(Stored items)
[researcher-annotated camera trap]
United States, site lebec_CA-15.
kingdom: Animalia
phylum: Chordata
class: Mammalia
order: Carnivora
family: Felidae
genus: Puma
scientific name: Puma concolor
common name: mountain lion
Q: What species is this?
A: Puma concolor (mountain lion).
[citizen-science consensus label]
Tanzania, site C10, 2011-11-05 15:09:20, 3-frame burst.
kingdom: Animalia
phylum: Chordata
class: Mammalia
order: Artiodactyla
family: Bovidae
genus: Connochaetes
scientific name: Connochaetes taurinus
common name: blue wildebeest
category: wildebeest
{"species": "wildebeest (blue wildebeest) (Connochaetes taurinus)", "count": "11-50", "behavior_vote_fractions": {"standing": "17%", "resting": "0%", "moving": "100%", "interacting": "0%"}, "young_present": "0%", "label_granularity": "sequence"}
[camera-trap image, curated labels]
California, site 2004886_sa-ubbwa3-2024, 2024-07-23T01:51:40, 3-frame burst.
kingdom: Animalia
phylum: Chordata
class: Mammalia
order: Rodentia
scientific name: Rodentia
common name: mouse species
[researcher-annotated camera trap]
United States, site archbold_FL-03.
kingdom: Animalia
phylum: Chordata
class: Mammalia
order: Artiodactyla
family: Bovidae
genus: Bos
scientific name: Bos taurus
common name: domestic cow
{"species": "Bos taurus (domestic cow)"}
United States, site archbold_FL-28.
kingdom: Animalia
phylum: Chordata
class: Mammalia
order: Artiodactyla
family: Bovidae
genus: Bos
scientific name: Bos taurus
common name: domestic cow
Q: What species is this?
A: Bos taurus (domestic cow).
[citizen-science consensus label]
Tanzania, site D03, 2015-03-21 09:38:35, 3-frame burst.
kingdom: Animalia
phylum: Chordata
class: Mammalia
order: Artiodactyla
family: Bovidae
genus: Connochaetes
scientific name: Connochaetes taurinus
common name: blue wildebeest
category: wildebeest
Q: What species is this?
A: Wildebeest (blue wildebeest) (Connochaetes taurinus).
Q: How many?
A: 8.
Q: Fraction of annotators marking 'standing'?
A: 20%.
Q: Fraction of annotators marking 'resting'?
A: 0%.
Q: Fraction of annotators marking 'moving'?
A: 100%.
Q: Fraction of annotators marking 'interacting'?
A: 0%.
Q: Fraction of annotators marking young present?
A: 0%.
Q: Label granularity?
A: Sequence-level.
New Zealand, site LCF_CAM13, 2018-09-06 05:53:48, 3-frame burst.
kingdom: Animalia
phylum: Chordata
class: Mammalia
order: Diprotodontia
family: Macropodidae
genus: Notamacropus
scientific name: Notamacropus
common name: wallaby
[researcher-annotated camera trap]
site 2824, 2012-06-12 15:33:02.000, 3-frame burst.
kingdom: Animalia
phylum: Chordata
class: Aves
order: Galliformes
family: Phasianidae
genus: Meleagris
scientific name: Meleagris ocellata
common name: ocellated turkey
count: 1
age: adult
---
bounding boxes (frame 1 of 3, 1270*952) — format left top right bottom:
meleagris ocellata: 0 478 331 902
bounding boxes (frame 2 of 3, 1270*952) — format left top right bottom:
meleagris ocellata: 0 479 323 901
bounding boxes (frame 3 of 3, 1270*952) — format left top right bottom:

**The problem**: Copy every line that appears above, with each word kept as it is.

**Answer to this exercise**:
[researcher-annotated camera trap]
United States, site lebec_CA-15.
kingdom: Animalia
phylum: Chordata
class: Mammalia
order: Carnivora
family: Felidae
genus: Puma
scientific name: Puma concolor
common name: mountain lion
Q: What species is this?
A: Puma concolor (mountain lion).
[citizen-science consensus label]
Tanzania, site C10, 2011-11-05 15:09:20, 3-frame burst.
kingdom: Animalia
phylum: Chordata
class: Mammalia
order: Artiodactyla
family: Bovidae
genus: Connochaetes
scientific name: Connochaetes taurinus
common name: blue wildebeest
category: wildebeest
{"species": "wildebeest (blue wildebeest) (Connochaetes taurinus)", "count": "11-50", "behavior_vote_fractions": {"standing": "17%", "resting": "0%", "moving": "100%", "interacting": "0%"}, "young_present": "0%", "label_granularity": "sequence"}
[camera-trap image, curated labels]
California, site 2004886_sa-ubbwa3-2024, 2024-07-23T01:51:40, 3-frame burst.
kingdom: Animalia
phylum: Chordata
class: Mammalia
order: Rodentia
scientific name: Rodentia
common name: mouse species
[researcher-annotated camera trap]
United States, site archbold_FL-03.
kingdom: Animalia
phylum: Chordata
class: Mammalia
order: Artiodactyla
family: Bovidae
genus: Bos
scientific name: Bos taurus
common name: domestic cow
{"species": "Bos taurus (domestic cow)"}
United States, site archbold_FL-28.
kingdom: Animalia
phylum: Chordata
class: Mammalia
order: Artiodactyla
family: Bovidae
genus: Bos
scientific name: Bos taurus
common name: domestic cow
Q: What species is this?
A: Bos taurus (domestic cow).
[citizen-science consensus label]
Tanzania, site D03, 2015-03-21 09:38:35, 3-frame burst.
kingdom: Animalia
phylum: Chordata
class: Mammalia
order: Artiodactyla
family: Bovidae
genus: Connochaetes
scientific name: Connochaetes taurinus
common name: blue wildebeest
category: wildebeest
Q: What species is this?
A: Wildebeest (blue wildebeest) (Connochaetes taurinus).
Q: How many?
A: 8.
Q: Fraction of annotators marking 'standing'?
A: 20%.
Q: Fraction of annotators marking 'resting'?
A: 0%.
Q: Fraction of annotators marking 'moving'?
A: 100%.
Q: Fraction of annotators marking 'interacting'?
A: 0%.
Q: Fraction of annotators marking young present?
A: 0%.
Q: Label granularity?
A: Sequence-level.
New Zealand, site LCF_CAM13, 2018-09-06 05:53:48, 3-frame burst.
kingdom: Animalia
phylum: Chordata
class: Mammalia
order: Diprotodontia
family: Macropodidae
genus: Notamacropus
scientific name: Notamacropus
common name: wallaby
[researcher-annotated camera trap]
site 2824, 2012-06-12 15:33:02.000, 3-frame burst.
kingdom: Animalia
phylum: Chordata
class: Aves
order: Galliformes
family: Phasianidae
genus: Meleagris
scientific name: Meleagris ocellata
common name: ocellated turkey
count: 1
age: adult
---
bounding boxes (frame 1 of 3, 1270*952) — format left top right bottom:
meleagris ocellata: 0 478 331 902
bounding boxes (frame 2 of 3, 1270*952) — format left top right bottom:
meleagris ocellata: 0 479 323 901
bounding boxes (frame 3 of 3, 1270*952) — format left top right bottom:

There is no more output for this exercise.